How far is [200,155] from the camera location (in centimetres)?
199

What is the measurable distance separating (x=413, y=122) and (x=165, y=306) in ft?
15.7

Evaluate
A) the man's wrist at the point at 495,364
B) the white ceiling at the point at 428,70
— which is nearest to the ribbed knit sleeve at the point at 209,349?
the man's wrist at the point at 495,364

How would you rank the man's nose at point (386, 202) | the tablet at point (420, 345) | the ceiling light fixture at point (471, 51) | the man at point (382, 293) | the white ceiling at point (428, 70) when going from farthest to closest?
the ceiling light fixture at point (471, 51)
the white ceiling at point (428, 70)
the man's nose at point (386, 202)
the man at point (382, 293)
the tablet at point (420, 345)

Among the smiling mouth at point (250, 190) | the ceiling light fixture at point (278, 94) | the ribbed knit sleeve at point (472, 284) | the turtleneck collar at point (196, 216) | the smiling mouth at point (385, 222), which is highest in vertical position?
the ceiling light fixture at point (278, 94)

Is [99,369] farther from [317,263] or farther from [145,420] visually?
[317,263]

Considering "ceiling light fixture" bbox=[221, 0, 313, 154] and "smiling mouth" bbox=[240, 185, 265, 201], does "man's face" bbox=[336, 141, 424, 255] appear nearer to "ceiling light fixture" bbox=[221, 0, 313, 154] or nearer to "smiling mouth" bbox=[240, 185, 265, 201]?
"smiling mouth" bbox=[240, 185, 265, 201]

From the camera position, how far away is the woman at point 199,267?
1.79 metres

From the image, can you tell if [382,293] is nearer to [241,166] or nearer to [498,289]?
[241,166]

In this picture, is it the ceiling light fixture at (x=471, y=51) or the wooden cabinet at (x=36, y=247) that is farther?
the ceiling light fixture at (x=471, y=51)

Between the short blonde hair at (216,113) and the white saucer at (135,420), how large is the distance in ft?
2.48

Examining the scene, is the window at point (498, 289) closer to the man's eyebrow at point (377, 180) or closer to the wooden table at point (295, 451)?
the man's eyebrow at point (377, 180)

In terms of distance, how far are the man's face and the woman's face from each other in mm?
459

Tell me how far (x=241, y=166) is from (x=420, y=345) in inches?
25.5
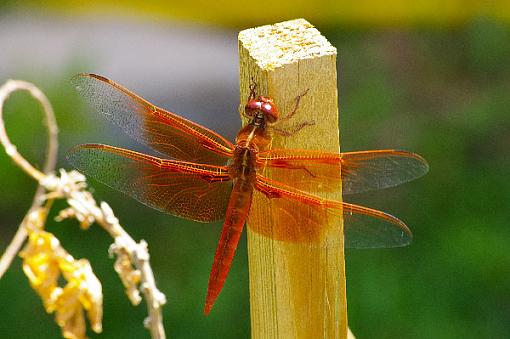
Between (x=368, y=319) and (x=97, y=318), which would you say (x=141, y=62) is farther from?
(x=97, y=318)

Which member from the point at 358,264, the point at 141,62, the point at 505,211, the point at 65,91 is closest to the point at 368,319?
the point at 358,264

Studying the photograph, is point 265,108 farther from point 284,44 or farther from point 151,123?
point 151,123

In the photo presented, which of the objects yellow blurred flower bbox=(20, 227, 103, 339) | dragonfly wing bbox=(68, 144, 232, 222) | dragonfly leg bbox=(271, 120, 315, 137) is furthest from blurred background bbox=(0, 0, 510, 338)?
dragonfly leg bbox=(271, 120, 315, 137)

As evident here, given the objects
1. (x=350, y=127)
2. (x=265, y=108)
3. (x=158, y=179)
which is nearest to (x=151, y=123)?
(x=158, y=179)

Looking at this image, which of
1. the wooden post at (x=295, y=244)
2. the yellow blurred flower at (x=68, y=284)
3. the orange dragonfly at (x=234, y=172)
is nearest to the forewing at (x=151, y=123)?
the orange dragonfly at (x=234, y=172)

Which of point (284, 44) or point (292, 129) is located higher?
point (284, 44)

::::

DIRECTIVE:
Pictures stay out of the copy; please restate every record above exactly.

RESPONSE TO THE TASK:
How far is [200,155] from the camera location (in centimetres)?
199

What is the measurable distance separating (x=413, y=122) and (x=165, y=306) in ft?
15.7

Evaluate
A) the man's wrist at the point at 495,364
B) the white ceiling at the point at 428,70
— which is nearest to the ribbed knit sleeve at the point at 209,349?
the man's wrist at the point at 495,364

How would you rank the man's nose at point (386, 202) | the tablet at point (420, 345) | the ceiling light fixture at point (471, 51) | the man at point (382, 293) | the white ceiling at point (428, 70) when going from farthest to closest?
the ceiling light fixture at point (471, 51)
the white ceiling at point (428, 70)
the man's nose at point (386, 202)
the man at point (382, 293)
the tablet at point (420, 345)

Among the smiling mouth at point (250, 190) | the ceiling light fixture at point (278, 94) | the ribbed knit sleeve at point (472, 284) | the turtleneck collar at point (196, 216) | the smiling mouth at point (385, 222), which is highest in vertical position?
the ceiling light fixture at point (278, 94)

Is [99,369] farther from [317,263] or farther from [145,420] visually?
[317,263]

Considering "ceiling light fixture" bbox=[221, 0, 313, 154] and "smiling mouth" bbox=[240, 185, 265, 201], does "man's face" bbox=[336, 141, 424, 255] appear nearer to "ceiling light fixture" bbox=[221, 0, 313, 154] or nearer to "smiling mouth" bbox=[240, 185, 265, 201]?
"smiling mouth" bbox=[240, 185, 265, 201]

From the camera position, how far away is the woman at point 199,267?
1.79 metres

From the image, can you tell if [382,293] is nearer to [241,166] or nearer to [498,289]?
[241,166]

In this picture, is it the ceiling light fixture at (x=471, y=51) or the wooden cabinet at (x=36, y=247) that is farther?
the ceiling light fixture at (x=471, y=51)

Between the short blonde hair at (216,113) and the white saucer at (135,420), how large is the distance in ft?
2.48

Examining the scene, is the window at point (498, 289) closer to the man's eyebrow at point (377, 180) or closer to the wooden table at point (295, 451)?
the man's eyebrow at point (377, 180)

In terms of distance, how far are the man's face and the woman's face from each other in mm?
459

Tell me how far (x=241, y=166) is from (x=420, y=345) in inches?
25.5
Between (x=368, y=319) and (x=97, y=318), which would you say (x=141, y=62) is farther from?
(x=97, y=318)

Which member from the point at 358,264, the point at 141,62, the point at 505,211, the point at 65,91 is closest to the point at 368,319?
the point at 358,264

Studying the photograph, is point 265,108 farther from point 284,44 or farther from point 151,123?
point 151,123

In the photo presented, which of the objects yellow blurred flower bbox=(20, 227, 103, 339) | dragonfly wing bbox=(68, 144, 232, 222) | dragonfly leg bbox=(271, 120, 315, 137) is furthest from blurred background bbox=(0, 0, 510, 338)?
dragonfly leg bbox=(271, 120, 315, 137)

As evident here, given the objects
1. (x=350, y=127)
2. (x=265, y=108)
3. (x=158, y=179)
which is nearest to (x=151, y=123)?
(x=158, y=179)

Looking at this image, which of
1. the wooden post at (x=295, y=244)
2. the yellow blurred flower at (x=68, y=284)
3. the orange dragonfly at (x=234, y=172)
is nearest to the forewing at (x=151, y=123)?
the orange dragonfly at (x=234, y=172)

Which of point (284, 44) or point (292, 129) is located higher?
point (284, 44)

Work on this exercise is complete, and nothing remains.